**Provided data:**
####################

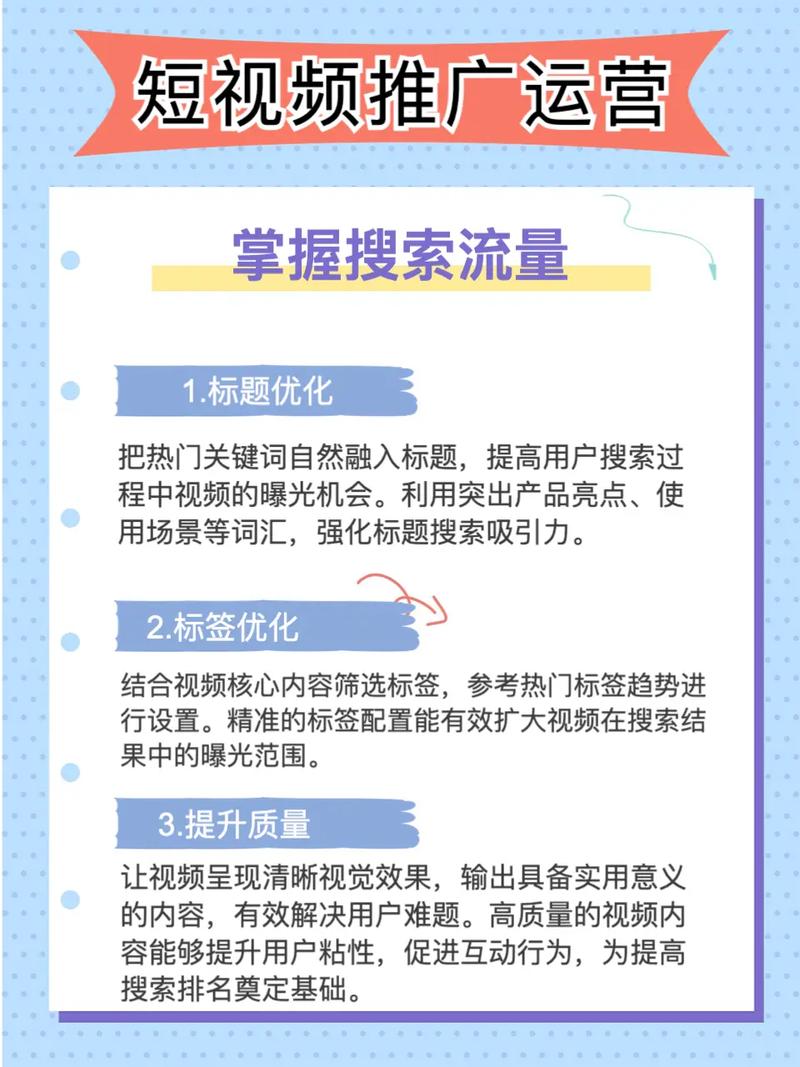 短视频推广运营

掌握搜索流量

1.标题优化

把热门关键词自然融入标题，提高用户搜索过程中视频的曝光机会。利用突出产品亮点、使用场景等词汇，强化标题搜索吸引力。

2.标签优化

结合视频核心内容筛选标签，参考热门标签趋势进行设置。精准的标签配置能有效扩大视频在搜索结果中的曝光范围。

3.提升质量

让视频呈现清晰视觉效果，输出具备实用意义的内容，有效解决用户难题。高质量的视频内容能够提升用户粘性，促进互动行为，为提高搜索排名奠定基础。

####################

**Aim of the task:** Reply with exactly the lines from the one containing "把热门关键词自然融入标题，提" to the last line of the material, inclusive, and with nothing more.

**Exercise response:**
把热门关键词自然融入标题，提高用户搜索过程中视频的曝光机会。利用突出产品亮点、使用场景等词汇，强化标题搜索吸引力。

2.标签优化

结合视频核心内容筛选标签，参考热门标签趋势进行设置。精准的标签配置能有效扩大视频在搜索结果中的曝光范围。

3.提升质量

让视频呈现清晰视觉效果，输出具备实用意义的内容，有效解决用户难题。高质量的视频内容能够提升用户粘性，促进互动行为，为提高搜索排名奠定基础。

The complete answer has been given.